ASSIGNMENT:
Collect each line of the records containing the string "MyHC".

EXTRACTED ENTRIES:
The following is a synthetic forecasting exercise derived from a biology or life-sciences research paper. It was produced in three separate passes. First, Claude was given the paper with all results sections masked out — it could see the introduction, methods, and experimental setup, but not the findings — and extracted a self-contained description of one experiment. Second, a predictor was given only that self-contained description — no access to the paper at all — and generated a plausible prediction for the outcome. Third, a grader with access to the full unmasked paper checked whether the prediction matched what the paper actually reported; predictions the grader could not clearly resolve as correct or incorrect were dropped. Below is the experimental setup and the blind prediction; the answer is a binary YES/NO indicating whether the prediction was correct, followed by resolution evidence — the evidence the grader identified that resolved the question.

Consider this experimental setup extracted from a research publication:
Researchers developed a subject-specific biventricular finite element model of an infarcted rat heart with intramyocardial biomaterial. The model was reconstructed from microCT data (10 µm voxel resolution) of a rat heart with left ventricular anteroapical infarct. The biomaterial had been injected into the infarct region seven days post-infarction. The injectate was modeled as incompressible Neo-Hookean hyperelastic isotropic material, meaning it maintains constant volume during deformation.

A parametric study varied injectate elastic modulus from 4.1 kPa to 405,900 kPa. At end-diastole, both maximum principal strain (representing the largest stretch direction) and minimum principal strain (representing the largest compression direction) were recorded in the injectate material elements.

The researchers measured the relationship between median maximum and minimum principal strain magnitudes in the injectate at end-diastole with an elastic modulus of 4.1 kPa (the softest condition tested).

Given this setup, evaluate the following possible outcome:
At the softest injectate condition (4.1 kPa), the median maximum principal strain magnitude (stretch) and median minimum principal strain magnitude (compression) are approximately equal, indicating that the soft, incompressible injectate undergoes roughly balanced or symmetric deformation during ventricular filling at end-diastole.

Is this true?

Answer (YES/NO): YES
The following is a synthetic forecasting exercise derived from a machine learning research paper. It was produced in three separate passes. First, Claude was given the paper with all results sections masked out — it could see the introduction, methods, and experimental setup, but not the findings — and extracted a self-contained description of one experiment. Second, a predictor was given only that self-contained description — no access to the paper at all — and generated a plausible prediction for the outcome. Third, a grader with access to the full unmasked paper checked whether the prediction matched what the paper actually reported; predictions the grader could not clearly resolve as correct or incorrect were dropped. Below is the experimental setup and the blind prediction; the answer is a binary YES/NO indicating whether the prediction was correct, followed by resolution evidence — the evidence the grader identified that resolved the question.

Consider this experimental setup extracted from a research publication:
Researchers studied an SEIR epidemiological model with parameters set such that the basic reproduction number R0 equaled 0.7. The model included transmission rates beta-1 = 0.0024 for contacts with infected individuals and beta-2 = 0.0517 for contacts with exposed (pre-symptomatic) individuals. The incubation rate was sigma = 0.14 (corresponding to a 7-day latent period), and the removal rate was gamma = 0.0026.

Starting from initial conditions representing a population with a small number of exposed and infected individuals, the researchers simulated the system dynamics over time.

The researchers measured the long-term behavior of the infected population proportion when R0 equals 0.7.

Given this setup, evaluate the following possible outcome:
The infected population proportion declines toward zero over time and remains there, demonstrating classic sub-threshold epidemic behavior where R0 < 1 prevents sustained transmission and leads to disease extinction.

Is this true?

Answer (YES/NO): YES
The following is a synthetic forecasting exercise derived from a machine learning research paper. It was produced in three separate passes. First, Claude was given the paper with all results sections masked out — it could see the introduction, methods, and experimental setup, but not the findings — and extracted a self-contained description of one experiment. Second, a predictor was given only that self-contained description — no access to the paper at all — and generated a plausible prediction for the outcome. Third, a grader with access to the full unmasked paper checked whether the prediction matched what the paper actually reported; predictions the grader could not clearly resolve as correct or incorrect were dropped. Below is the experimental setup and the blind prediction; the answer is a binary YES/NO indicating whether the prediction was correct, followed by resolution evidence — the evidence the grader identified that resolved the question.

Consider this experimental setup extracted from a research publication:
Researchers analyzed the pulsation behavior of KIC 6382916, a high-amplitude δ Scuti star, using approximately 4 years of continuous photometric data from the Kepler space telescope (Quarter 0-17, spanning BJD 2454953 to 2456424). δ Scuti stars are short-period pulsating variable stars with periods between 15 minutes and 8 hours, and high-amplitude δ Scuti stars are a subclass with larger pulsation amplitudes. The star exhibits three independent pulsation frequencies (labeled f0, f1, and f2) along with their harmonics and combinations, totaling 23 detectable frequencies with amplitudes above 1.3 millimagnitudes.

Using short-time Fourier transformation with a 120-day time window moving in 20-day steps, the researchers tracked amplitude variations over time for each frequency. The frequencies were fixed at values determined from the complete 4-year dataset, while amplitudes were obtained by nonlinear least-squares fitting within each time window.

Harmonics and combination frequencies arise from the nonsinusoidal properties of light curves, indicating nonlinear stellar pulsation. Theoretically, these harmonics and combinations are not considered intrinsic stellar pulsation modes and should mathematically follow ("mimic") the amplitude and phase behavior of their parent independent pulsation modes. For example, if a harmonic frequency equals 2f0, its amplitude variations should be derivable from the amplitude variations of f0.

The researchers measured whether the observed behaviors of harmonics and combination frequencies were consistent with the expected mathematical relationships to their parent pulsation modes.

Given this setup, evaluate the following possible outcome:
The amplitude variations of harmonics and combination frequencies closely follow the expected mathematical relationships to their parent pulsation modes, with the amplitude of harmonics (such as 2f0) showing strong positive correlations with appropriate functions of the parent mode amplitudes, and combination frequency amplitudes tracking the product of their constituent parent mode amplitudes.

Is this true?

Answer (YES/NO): NO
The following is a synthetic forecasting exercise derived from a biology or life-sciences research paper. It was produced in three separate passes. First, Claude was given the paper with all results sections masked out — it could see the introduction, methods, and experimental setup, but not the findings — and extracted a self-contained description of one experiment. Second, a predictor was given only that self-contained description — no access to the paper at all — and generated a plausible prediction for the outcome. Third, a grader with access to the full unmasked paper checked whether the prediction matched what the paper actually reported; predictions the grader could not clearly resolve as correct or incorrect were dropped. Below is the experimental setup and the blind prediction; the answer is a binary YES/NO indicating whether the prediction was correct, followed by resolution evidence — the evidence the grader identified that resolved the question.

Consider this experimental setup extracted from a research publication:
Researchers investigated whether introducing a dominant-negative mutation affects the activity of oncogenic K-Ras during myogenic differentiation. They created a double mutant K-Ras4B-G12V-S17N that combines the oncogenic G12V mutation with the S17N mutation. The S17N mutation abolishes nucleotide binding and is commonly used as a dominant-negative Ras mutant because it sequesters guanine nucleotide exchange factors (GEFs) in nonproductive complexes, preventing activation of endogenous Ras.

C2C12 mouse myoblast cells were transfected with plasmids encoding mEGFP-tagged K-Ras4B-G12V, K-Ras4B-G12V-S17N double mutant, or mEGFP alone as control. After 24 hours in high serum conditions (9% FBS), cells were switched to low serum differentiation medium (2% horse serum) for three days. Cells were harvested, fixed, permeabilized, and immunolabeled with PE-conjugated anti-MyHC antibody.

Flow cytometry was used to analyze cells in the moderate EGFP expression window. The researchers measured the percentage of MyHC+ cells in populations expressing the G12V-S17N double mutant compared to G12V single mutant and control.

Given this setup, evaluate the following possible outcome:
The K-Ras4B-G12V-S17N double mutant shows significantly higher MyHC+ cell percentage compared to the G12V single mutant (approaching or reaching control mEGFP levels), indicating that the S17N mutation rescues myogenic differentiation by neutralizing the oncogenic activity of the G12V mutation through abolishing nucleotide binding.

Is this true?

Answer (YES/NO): NO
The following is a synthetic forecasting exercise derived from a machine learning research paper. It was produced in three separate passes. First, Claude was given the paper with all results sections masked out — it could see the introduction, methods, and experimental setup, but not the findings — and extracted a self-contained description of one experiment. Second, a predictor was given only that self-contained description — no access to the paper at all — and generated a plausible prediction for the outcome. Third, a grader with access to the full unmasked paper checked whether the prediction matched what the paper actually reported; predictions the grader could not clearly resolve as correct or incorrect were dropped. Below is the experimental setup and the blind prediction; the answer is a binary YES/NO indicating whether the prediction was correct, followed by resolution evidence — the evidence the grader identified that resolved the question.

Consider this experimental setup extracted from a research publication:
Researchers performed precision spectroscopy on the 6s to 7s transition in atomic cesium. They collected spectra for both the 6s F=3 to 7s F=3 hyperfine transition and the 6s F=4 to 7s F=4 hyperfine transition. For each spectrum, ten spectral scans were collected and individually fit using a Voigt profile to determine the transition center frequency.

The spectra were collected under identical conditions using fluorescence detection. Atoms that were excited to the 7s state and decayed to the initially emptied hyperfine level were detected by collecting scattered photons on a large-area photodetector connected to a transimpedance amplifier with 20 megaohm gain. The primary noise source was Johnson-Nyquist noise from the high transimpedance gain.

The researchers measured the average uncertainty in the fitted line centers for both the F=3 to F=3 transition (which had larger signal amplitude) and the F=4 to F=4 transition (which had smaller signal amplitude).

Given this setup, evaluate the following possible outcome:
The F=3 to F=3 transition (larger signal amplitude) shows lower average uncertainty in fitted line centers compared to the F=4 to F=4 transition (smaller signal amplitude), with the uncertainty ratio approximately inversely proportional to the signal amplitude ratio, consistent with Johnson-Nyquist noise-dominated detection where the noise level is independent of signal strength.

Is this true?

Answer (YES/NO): NO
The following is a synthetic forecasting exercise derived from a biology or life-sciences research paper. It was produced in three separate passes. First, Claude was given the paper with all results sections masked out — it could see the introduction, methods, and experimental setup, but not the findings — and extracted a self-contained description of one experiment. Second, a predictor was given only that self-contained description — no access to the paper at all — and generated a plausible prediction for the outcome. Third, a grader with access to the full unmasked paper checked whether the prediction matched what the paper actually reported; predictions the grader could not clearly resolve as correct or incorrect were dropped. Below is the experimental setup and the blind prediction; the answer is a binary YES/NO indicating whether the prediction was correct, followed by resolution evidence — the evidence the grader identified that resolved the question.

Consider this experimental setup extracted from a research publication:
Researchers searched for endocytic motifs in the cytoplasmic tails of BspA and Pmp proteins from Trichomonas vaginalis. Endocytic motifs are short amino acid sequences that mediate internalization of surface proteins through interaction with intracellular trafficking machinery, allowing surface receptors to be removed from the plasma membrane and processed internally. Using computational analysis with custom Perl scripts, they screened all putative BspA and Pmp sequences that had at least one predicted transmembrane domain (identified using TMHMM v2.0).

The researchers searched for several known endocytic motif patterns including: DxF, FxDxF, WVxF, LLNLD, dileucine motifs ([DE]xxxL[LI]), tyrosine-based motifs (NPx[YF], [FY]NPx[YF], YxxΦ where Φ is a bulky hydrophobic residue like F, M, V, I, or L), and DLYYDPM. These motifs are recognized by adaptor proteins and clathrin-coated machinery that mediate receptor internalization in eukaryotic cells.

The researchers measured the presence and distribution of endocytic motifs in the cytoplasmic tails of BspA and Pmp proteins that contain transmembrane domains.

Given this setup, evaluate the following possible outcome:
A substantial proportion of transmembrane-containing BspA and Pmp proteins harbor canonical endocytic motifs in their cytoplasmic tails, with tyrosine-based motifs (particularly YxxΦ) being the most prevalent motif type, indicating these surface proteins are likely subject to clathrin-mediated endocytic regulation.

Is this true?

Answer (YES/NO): NO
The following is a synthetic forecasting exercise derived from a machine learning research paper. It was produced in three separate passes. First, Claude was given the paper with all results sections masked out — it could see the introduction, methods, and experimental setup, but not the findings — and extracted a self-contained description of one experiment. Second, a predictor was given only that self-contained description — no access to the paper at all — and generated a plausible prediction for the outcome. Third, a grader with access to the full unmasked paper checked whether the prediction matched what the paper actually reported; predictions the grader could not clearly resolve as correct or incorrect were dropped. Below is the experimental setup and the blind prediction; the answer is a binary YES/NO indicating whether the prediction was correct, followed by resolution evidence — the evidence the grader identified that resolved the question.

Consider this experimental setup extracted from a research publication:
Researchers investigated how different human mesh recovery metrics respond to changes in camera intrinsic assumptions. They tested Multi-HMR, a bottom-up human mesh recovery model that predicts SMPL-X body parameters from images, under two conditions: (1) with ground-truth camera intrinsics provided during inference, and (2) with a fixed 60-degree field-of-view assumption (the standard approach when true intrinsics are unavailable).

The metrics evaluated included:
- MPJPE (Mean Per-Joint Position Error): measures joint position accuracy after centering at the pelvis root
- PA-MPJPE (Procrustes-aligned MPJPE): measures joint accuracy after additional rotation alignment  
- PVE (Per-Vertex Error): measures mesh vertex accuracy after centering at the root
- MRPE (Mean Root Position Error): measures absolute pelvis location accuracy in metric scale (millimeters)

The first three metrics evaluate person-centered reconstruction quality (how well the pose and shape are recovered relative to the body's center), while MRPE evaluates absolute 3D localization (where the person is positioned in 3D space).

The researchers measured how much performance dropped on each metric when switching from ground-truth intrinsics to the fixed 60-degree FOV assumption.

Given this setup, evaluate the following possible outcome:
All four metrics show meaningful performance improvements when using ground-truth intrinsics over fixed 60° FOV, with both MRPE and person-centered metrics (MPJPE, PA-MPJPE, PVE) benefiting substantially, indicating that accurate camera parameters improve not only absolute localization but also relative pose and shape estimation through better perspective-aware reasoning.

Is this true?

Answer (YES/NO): NO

SOLVED PROBLEM:
C2C12 mouse myoblast cells were transfected with plasmids encoding mEGFP-tagged K-Ras4B-G12V, K-Ras4B-G12V-S17N double mutant, or mEGFP alone as control. After 24 hours in high serum conditions (9% FBS), cells were switched to low serum differentiation medium (2% horse serum) for three days. Cells were harvested, fixed, permeabilized, and immunolabeled with PE-conjugated anti-MyHC antibody.
Flow cytometry was used to analyze cells in the moderate EGFP expression window. The researchers measured the percentage of MyHC+ cells in populations expressing the G12V-S17N double mutant compared to G12V single mutant and control.
The K-Ras4B-G12V-S17N double mutant shows significantly higher MyHC+ cell percentage compared to the G12V single mutant (approaching or reaching control mEGFP levels), indicating that the S17N mutation rescues myogenic differentiation by neutralizing the oncogenic activity of the G12V mutation through abolishing nucleotide binding.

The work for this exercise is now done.